Things are slowing down on here quite a bit. I’ve been thinking of abandoning this blog. Facebook and Flickr seem to be much more productive in terms of reaching an audience. This blog seems to fall upon deaf ears.
But that’s not happening yet. I have one more photo to share with you (for now).
Another period of absence. I’m still kickin’ and I’m still shooting photographs–nearly daily. In my defense, I’m trying to protect YOU. Much of what I’ve shot lately wouldn’t interest you.
But these might.
I have an iPod Touch. It’s a neat little gadget that almost convinces me I want an iPhone. But if I did have an iPhone, I’d never use it as a phone because it would not have the battery life in it to do so after playing Angry Birds and taking photographs.
The only downfall of the iPod Touch is that the camera on it is crap compared to the 5MP camera on the iPhone.
Here are 10 photos that I took tonight at a hockey rink in Southern NY. “Suspicious of Fads” because I’m still not sure whether Hipstamatic qualifies as art–or as faddish photography. Nevertheless, I like messing around with it from time to time. Here are some different styles and settings with features I found around the rink.
I’d been itchin for awhile to get a good portrait shot to post here. Today, my 13 year-old Beagle looked at me in such a way that I knew I had my subject.
I commanded her to sit. Bailey instantly knew I was taking her photo. She even whined with excitement in-between two sets. When I was done shooting, she exploded with happiness and tail wagging and looked at the camera as if to say, “Please let me see how I look.”
This old Beagle has been through everything with me and my family. I held her when she was a whimpering 8 week-old puppy. She’s in her golden years, now–but sitting for my camera today seemed to add a spark to her day. Since I took these photos, Bailey has been at my side, tail wagging; I wonder “what is she thinking?”.
I went out today because I needed some fresh air and I also needed to satisfy a curiosity I’ve had for the past week.
About the curiosity: While looking around my area via Google Maps, I found this odd shadow just a few miles south. It looked like a house or maybe monument–after all, Civil War bleeds through this area to this very day.
When I got there, here what I saw:
I drove away without even taking a photo. Then, the oddity of the scene made me stop and drive back to take that photo. I’d driven two miles away when the image of the house finally struck me. It’s February; trees are bare except for the evergreens. Not only does the tree by the house look unseasonably green, but the leaves were shaking in the breeze just a little too much. The road to the house is now as forgotten as the family that once lived here. But something is there. On the drive back, I didn’t see another tree in green that didn’t have needles.
This interesting location I did *not* anticipate. How peaceful to live and work in a mill.
This house stood alone in a field, happily tucked into the trees. Nearly forgotten, but not gone. I would love to meet someone who grew up in this house. . .

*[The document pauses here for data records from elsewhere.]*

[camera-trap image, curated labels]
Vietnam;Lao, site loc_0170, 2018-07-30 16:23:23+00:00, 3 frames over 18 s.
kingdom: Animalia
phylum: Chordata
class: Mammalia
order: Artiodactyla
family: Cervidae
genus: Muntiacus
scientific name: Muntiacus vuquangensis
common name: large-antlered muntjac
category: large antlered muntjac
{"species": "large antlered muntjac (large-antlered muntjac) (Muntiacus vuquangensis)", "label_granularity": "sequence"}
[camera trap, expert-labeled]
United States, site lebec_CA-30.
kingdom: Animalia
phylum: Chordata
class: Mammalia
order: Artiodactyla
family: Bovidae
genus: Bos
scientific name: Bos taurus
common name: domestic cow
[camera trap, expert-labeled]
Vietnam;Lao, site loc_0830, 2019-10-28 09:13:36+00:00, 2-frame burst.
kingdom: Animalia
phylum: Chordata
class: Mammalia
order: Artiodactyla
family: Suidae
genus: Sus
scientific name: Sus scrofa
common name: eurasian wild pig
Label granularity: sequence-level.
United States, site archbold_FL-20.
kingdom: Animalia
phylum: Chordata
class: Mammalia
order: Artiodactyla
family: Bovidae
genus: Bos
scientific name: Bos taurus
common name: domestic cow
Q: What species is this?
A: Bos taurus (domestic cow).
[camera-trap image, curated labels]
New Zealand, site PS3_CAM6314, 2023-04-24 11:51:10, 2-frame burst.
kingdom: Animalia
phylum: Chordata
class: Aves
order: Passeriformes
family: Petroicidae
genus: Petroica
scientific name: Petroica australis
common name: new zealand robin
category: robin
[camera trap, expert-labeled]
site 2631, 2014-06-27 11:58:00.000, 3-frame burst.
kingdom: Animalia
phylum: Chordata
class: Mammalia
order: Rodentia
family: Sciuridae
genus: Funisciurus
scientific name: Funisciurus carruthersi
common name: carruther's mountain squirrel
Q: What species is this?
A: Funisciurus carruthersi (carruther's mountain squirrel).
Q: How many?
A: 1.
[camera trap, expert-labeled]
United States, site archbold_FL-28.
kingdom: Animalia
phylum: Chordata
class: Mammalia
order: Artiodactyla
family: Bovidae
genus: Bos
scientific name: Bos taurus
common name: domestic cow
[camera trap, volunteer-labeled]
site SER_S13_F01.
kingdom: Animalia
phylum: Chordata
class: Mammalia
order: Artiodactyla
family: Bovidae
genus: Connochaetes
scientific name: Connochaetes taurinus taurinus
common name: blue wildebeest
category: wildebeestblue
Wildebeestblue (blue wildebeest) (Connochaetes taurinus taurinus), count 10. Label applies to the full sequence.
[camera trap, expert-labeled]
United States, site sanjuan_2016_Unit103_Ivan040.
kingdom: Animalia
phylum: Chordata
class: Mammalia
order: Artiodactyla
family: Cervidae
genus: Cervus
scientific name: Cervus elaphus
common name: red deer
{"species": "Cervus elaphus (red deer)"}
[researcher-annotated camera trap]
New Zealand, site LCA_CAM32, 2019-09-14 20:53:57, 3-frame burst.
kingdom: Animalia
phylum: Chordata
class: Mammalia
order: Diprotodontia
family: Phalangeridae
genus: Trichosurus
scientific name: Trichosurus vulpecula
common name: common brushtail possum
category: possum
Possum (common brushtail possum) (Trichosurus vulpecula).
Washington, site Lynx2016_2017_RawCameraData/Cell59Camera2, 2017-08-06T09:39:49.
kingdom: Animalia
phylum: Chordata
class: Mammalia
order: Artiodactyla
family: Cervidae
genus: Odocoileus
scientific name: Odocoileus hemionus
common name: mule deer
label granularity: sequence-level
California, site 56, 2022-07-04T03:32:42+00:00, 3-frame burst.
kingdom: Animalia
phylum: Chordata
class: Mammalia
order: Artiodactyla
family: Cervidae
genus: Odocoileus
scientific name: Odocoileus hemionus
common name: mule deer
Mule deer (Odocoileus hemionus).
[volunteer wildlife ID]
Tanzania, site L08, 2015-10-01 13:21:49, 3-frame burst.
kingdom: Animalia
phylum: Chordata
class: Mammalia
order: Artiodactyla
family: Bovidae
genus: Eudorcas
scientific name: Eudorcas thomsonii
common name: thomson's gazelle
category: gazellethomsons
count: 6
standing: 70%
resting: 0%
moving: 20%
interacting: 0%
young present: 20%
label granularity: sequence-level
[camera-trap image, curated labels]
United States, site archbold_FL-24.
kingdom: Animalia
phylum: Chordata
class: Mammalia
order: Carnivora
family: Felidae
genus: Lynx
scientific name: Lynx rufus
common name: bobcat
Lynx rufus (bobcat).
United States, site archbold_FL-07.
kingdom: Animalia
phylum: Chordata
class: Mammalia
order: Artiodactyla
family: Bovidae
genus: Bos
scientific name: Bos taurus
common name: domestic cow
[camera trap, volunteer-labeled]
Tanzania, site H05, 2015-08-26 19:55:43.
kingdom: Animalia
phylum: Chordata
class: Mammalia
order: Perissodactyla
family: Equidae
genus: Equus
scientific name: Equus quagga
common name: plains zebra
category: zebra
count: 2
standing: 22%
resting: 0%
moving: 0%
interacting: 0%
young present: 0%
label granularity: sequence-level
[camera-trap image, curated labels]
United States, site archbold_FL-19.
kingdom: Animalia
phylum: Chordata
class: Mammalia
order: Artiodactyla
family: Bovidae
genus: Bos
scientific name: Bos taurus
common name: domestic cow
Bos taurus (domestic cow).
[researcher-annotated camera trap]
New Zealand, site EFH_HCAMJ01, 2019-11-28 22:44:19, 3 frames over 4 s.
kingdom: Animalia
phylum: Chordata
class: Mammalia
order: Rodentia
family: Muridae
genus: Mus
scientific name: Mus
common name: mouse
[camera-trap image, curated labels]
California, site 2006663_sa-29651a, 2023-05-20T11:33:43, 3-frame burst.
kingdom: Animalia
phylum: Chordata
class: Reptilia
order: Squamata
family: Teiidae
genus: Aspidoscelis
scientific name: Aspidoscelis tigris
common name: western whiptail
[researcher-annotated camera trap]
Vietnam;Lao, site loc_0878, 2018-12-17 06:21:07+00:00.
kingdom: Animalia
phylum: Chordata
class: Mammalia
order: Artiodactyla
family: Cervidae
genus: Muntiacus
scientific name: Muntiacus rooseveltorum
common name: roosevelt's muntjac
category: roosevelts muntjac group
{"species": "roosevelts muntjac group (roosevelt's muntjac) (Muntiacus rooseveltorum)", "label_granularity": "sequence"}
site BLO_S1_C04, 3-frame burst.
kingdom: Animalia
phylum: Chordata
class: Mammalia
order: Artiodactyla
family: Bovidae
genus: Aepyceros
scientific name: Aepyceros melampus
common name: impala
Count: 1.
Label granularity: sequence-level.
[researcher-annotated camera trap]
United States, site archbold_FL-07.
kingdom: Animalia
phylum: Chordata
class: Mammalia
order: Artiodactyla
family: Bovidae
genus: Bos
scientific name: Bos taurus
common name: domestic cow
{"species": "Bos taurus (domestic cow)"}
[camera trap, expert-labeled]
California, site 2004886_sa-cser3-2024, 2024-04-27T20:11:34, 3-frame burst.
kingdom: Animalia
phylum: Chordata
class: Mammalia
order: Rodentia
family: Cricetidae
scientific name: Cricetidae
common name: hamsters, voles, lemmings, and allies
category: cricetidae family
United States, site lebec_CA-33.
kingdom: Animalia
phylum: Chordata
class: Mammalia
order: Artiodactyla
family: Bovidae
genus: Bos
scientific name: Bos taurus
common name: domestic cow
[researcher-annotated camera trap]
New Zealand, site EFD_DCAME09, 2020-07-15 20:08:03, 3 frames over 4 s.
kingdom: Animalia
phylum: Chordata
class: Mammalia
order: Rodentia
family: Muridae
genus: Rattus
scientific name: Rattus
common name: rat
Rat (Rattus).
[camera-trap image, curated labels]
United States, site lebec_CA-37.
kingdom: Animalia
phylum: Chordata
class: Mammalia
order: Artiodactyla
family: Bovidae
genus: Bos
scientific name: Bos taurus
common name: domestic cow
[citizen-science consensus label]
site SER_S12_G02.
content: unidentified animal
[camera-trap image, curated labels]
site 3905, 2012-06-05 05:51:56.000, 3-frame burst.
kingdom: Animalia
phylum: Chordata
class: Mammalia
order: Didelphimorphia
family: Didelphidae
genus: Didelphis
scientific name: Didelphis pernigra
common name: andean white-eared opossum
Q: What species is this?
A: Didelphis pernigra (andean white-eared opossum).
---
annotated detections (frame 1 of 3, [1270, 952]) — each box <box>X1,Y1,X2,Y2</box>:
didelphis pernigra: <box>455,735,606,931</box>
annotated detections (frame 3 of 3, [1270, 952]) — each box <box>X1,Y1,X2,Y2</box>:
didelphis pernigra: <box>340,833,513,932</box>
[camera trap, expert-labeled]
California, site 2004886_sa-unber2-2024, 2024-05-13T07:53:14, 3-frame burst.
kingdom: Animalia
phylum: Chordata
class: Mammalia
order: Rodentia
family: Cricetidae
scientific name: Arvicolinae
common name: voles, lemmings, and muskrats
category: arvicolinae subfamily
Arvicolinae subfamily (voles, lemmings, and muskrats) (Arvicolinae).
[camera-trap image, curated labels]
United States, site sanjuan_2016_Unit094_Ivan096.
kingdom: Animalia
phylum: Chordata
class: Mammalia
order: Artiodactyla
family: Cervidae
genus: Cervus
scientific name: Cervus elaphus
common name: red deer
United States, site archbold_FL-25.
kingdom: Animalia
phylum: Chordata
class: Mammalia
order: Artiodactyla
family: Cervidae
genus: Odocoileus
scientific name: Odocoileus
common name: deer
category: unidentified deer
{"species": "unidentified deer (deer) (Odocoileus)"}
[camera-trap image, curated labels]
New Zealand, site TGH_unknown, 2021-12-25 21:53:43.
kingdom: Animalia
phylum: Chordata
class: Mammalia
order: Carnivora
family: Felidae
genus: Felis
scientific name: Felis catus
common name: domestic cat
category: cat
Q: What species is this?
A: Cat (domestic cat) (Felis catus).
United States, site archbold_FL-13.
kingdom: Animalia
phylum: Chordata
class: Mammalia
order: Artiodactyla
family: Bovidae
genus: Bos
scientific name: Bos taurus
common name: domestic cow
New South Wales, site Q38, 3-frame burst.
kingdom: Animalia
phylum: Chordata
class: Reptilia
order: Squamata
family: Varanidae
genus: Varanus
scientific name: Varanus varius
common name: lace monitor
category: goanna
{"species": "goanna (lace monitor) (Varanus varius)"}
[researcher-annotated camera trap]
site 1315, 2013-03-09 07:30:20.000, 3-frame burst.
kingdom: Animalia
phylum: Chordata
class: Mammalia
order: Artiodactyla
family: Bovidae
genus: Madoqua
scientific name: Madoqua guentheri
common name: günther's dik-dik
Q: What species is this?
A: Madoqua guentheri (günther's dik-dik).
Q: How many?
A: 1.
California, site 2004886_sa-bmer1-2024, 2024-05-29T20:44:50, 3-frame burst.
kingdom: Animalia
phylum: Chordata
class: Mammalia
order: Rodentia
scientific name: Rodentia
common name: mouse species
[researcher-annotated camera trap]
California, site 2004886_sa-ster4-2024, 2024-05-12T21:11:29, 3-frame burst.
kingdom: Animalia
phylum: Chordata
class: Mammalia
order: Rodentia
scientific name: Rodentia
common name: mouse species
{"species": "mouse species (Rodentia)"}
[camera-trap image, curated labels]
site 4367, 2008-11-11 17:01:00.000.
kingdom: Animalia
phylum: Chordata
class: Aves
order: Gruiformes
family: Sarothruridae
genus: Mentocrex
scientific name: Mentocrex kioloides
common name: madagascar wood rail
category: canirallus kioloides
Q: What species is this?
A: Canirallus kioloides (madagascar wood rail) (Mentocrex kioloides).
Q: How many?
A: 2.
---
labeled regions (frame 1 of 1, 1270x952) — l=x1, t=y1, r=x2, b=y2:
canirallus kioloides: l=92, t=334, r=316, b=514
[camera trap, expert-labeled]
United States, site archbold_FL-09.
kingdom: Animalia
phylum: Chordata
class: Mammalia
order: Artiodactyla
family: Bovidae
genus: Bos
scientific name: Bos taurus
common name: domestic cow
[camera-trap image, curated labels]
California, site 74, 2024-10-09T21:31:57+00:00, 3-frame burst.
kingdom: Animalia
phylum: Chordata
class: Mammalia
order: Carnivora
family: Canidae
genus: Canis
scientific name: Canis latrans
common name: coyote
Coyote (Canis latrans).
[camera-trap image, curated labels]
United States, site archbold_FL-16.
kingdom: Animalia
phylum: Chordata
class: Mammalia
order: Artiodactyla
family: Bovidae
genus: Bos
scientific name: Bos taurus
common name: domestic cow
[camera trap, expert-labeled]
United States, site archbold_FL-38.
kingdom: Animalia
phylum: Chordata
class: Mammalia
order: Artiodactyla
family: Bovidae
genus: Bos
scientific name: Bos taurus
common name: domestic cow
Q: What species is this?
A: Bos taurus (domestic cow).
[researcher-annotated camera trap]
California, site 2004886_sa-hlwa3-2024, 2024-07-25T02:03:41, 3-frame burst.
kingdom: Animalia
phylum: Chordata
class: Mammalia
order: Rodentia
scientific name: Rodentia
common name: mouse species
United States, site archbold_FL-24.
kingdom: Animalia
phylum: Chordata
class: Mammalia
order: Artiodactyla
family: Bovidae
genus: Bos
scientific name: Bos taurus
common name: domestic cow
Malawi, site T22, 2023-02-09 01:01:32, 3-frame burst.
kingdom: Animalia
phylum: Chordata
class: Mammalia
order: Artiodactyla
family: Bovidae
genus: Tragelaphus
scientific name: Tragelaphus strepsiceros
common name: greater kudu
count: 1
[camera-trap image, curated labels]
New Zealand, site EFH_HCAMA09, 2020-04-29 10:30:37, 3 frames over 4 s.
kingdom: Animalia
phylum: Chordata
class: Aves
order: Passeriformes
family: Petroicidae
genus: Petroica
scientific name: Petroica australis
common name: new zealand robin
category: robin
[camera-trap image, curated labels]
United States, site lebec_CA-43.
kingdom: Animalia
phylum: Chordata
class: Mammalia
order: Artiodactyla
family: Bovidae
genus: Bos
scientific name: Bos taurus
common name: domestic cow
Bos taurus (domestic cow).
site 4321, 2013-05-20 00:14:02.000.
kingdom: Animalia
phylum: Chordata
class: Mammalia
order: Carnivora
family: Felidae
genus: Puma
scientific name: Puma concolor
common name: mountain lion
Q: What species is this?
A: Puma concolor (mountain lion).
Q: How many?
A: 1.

Alternate view of the same house. Time has moved on–but how much?
I drove by two areas that looked like this next photo. In places, the land is being stripped of all life. This particular area looked so thoroughly destroyed that it reminded me of photos of a WWI or Civil War battlefield after the Soldiers and field artillery had made their marks.
This tree caught my eye. There are many like this when power lines are near; however, nothing was in the vicinity of this tree.
It was a typical hot day at Bagram Airfield, Afghanistan. I was carrying my camera around the airfield when I happened to pass by a “local national” work crew. He seemed to be the most junior man on the squad–following the younger men around, he carried only a mop. This mop man was unusual, though; his black turban suggested he was Taliban or a Taliban sympathizer. He looked old, too. His old wasn’t the type of old that we (in the Western world) know; this was rock-old. Dirt-old. I knew I needed a photo. But it was the black turban that had caught my eye and it was the black turban I needed proof of.
I approached the Afghans and pointed very tentatively at the old man, and then I pointed to my camera. They shouted something to him in either Pashto or Dari, and he turned and leaned the mop up against the wall of the mil-van latrine. He then walked out into the sun. The young men pointed at me; I smiled and pointed at the camera, and then tried to ask him if he wouldn’t mind me taking his photo.
He seemed almost too polite and too passive. I asked him to come over to the wall of the building. I believe I took but one photo. Here it is.
When I looked at the photo for the first time full-screen on the computer, I knew that I was hooked on street photography and portrait photography. What I didn’t know is that I had captured one of my best images yet.
During two tours in Afghanistan, I have not seen an older native. Afghanistan is a rough and tough country. This man, however, had endured. He is a survivor. How many Russian Hinds had he downed? How many occupiers of his country has he seen? On which side (if there are indeed sides in war and especially in Afghanistan) does he do his fighting these days? Or does he only wield a mop? I took this photo in 2006; where are you now, mop man?